#### [Text provided]
--------------------
The United States is very unlikely to come up with any similar ruling, largely because of our First Amendment free speech legal tradition. Hence an interesting column from the Boston Globe's technology columnist Hiawatha Bray on alternative ways U.S. residents can modify their search results to improve or maintain their Internet reputations. Some of what Bray offers is common-sense good advice that parents every where are handing out to their teens and college-age kids:
1. Don't do stupid stuff (at least in public)! But some of what he says may be counter-intuitive:
2. Establish your reputation online - and make sure it's what YOU want it to be! A dearth of information could be as damaging as bad reputation because others may fill the gap for you in unflattering ways.
* So use your real name on major social media sites
* Build your sites carefully and with a professional eye.
* Don't post stuff you'll regret (no drinking parties, etc!)
* Publish lots of interesting, but harmless posts (I think you should include things that establish your personality, but that may be after you are somewhat established in your profession -- I just think you should not be too bland!)
* Include a photo & information on personal interests, hobbies & a simple biography in that "about me" link
3. You can set up a personal website in your own name (HiawathaBray.com, for instance) for as little as $30/month, and he recommends it.
--------------------
#### [Given information]
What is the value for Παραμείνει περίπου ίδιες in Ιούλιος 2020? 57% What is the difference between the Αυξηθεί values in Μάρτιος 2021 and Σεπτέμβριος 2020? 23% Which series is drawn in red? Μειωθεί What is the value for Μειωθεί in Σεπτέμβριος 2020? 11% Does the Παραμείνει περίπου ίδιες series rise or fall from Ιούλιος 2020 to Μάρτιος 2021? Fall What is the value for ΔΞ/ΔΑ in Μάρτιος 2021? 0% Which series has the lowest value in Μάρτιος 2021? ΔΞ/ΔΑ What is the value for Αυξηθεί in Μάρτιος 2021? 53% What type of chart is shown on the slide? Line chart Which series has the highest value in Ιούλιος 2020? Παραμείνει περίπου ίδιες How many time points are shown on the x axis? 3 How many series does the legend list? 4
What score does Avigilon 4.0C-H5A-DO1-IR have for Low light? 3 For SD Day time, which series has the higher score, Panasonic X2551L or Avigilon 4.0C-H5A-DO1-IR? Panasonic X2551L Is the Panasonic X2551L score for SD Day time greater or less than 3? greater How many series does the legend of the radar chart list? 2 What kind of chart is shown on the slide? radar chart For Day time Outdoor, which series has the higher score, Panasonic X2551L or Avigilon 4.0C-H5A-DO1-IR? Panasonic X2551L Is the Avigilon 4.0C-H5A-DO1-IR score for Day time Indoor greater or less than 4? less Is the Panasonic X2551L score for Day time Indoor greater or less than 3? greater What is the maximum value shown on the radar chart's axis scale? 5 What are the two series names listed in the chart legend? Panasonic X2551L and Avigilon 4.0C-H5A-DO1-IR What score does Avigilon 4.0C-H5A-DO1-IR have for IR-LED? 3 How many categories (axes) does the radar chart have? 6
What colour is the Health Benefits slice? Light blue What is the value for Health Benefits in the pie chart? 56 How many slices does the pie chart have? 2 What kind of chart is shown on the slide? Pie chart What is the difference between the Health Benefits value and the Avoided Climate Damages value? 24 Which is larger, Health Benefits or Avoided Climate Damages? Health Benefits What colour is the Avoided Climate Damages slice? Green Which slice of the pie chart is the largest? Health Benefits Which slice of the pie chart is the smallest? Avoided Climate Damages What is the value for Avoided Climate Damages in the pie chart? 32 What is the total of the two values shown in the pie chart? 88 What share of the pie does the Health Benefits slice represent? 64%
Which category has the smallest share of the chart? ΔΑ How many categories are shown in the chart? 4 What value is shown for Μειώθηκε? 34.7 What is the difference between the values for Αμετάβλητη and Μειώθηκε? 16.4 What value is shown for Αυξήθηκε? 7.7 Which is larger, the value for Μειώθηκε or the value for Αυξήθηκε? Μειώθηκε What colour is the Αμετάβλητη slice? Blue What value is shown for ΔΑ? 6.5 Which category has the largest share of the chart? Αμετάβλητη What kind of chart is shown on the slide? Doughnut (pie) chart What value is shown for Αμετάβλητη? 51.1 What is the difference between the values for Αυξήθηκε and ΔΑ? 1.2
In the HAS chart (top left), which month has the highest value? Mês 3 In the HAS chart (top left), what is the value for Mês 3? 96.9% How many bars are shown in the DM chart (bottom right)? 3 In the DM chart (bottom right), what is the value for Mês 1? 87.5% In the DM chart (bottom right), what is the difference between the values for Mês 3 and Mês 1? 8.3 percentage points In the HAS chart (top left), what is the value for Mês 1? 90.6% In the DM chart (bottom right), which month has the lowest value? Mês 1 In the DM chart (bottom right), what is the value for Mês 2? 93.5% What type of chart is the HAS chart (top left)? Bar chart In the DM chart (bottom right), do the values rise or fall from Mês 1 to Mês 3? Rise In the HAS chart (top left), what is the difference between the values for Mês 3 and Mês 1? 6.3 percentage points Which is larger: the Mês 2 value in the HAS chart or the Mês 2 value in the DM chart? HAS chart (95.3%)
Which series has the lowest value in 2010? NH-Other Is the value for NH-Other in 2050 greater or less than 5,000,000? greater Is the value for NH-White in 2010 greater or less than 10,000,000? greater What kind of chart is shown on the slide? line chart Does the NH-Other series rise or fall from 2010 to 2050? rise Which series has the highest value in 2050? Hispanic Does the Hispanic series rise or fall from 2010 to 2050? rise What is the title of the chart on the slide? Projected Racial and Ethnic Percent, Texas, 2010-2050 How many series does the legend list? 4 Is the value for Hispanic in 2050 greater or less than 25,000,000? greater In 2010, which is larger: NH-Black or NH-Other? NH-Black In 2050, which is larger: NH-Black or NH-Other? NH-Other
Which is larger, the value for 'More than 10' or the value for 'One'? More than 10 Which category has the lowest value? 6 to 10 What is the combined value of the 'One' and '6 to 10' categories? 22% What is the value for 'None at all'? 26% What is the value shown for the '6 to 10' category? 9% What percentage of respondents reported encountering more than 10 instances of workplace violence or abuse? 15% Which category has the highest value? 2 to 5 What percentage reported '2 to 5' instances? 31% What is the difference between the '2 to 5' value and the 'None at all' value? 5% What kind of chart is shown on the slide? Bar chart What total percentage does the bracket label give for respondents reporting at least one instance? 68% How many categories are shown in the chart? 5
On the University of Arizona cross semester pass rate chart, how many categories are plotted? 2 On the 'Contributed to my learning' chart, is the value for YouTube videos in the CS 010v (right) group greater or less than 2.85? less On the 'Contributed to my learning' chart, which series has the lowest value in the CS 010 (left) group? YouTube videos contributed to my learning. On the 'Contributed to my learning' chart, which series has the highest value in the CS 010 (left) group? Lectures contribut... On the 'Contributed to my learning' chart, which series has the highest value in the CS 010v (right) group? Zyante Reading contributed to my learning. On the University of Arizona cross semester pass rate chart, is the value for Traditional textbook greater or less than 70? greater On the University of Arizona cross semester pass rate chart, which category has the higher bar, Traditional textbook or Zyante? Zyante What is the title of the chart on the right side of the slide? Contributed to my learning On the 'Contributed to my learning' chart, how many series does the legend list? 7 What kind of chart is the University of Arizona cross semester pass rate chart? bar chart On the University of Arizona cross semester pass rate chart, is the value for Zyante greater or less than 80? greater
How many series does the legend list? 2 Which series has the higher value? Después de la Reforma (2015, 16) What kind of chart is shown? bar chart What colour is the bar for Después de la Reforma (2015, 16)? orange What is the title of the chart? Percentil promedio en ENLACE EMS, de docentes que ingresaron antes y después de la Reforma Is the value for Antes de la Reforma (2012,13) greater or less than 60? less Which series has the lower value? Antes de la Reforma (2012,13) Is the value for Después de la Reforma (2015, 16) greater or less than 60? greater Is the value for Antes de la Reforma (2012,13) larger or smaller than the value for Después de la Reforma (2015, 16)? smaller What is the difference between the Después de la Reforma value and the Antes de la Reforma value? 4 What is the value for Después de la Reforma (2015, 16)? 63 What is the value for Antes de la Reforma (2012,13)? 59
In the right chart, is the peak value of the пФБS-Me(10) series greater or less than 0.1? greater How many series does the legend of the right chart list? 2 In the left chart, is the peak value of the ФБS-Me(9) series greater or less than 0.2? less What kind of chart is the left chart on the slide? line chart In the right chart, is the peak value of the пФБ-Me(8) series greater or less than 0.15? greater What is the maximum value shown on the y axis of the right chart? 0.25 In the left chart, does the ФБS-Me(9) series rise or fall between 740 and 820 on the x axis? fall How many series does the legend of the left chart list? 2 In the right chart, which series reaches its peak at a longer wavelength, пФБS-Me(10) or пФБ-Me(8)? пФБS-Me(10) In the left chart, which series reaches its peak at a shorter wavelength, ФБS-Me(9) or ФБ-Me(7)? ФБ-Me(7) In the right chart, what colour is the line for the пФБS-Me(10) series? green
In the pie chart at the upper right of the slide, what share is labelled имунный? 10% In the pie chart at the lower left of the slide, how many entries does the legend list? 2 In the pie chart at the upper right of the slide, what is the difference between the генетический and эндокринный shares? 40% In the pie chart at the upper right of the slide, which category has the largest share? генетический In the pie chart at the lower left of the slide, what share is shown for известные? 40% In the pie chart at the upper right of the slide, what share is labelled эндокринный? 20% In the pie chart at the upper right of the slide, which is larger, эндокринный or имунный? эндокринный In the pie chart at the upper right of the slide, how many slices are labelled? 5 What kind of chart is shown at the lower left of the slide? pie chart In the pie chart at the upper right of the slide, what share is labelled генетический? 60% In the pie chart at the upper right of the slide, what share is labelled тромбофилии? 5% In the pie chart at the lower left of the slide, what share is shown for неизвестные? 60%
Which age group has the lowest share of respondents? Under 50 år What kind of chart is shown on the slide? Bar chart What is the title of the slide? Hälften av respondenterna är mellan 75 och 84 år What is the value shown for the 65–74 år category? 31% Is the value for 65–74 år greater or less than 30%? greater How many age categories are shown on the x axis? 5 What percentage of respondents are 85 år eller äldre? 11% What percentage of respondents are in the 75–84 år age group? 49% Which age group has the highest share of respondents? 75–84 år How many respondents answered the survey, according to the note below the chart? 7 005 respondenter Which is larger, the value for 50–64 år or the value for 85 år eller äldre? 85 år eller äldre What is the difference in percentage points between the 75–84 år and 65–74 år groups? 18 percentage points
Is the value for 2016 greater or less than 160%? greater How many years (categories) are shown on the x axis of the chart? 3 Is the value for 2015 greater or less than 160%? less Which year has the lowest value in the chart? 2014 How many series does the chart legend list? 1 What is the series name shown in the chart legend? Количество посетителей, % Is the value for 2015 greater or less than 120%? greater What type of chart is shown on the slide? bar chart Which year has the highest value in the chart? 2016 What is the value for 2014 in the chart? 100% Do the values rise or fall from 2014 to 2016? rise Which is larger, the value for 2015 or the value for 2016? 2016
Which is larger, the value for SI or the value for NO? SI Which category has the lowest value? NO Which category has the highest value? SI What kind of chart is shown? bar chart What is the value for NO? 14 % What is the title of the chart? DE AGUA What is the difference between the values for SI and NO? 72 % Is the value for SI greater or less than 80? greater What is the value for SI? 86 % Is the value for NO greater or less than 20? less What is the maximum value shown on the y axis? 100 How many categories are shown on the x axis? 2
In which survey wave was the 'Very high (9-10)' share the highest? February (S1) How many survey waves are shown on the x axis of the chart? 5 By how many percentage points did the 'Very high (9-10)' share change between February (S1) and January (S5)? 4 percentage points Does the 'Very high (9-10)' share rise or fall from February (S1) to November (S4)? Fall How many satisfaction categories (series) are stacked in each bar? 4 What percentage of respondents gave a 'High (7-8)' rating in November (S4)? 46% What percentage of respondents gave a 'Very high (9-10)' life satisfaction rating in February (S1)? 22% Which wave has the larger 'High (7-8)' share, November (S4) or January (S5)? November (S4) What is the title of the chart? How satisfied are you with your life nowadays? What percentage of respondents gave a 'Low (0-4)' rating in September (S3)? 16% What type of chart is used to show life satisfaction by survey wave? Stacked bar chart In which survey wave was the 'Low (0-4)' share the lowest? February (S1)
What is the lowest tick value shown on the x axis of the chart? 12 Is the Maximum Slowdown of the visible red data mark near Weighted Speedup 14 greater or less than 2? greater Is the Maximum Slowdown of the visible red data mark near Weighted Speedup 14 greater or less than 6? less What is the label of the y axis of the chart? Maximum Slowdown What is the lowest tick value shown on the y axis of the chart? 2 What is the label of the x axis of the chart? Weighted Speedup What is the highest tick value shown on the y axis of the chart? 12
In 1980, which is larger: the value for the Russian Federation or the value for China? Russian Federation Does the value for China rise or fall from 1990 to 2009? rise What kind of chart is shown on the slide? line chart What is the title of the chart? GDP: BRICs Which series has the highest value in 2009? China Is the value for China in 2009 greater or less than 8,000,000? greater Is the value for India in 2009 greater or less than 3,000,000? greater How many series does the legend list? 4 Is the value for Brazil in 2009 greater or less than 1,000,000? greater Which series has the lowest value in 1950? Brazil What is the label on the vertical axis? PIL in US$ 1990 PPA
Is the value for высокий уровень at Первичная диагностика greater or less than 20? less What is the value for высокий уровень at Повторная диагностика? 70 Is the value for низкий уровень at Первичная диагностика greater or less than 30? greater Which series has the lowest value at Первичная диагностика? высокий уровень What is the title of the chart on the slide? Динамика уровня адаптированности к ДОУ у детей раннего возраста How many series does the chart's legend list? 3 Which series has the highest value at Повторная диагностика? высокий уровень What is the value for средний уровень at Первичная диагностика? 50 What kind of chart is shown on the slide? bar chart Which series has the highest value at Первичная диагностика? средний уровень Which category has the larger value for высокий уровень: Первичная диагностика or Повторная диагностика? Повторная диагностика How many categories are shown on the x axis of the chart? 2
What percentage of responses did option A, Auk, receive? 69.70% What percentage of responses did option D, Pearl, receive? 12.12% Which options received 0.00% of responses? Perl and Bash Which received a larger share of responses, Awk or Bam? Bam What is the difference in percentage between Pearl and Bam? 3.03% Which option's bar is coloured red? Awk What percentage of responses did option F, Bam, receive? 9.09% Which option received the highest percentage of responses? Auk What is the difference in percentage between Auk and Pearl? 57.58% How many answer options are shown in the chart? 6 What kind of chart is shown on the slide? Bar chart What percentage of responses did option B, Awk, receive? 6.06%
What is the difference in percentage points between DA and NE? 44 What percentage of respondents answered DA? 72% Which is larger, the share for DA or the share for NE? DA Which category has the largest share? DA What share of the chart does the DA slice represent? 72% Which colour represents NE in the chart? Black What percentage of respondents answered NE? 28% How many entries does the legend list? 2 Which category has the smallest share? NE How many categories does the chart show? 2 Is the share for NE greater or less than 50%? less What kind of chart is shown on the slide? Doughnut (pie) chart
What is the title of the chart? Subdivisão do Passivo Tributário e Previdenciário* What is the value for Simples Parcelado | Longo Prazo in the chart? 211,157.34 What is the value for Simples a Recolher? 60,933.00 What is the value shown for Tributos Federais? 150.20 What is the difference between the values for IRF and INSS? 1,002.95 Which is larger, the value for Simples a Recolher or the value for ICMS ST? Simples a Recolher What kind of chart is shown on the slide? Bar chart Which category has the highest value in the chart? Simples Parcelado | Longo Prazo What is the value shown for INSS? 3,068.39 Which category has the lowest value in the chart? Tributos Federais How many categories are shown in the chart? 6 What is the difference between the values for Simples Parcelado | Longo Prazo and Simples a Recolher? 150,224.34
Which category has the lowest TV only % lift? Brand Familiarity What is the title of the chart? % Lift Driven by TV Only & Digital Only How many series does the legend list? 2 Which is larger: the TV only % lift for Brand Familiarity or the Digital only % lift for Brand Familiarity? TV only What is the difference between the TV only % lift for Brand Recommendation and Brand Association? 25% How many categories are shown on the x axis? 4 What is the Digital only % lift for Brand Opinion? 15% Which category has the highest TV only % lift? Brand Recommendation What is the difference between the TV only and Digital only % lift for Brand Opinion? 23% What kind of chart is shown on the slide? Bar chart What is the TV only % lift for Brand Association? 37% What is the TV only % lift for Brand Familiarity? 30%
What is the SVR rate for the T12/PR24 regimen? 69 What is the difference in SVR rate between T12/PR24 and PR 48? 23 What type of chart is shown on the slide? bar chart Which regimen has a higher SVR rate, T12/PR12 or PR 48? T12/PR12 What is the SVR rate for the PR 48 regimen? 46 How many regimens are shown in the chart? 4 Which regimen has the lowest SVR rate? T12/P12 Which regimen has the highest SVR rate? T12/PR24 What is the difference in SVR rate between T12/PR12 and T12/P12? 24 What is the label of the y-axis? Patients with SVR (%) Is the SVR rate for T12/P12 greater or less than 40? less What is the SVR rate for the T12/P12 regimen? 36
--------------------
#### [Work item A]
In the passage on online reputation, change "counter-intuitive" to "surprising" and give the passage again from "The United States" up to and including "in unflattering ways.".
#### [Work item B]
Answer these questions from the passage on online reputation.
(i) Which newspaper does Hiawatha Bray write for as technology columnist?
(ii) For as little as how much can a personal website be set up?
(iii) What should go in the "about me" link?

#### [Final answer A]
The United States is very unlikely to come up with any similar ruling, largely because of our First Amendment free speech legal tradition. Hence an interesting column from the Boston Globe's technology columnist Hiawatha Bray on alternative ways U.S. residents can modify their search results to improve or maintain their Internet reputations. Some of what Bray offers is common-sense good advice that parents every where are handing out to their teens and college-age kids:
1. Don't do stupid stuff (at least in public)! But some of what he says may be surprising:
2. Establish your reputation online - and make sure it's what YOU want it to be! A dearth of information could be as damaging as bad reputation because others may fill the gap for you in unflattering ways.

#### [Final answer B]
(i) The Boston Globe.
(ii) $30/month.
(iii) A photo and information on personal interests, hobbies and a simple biography.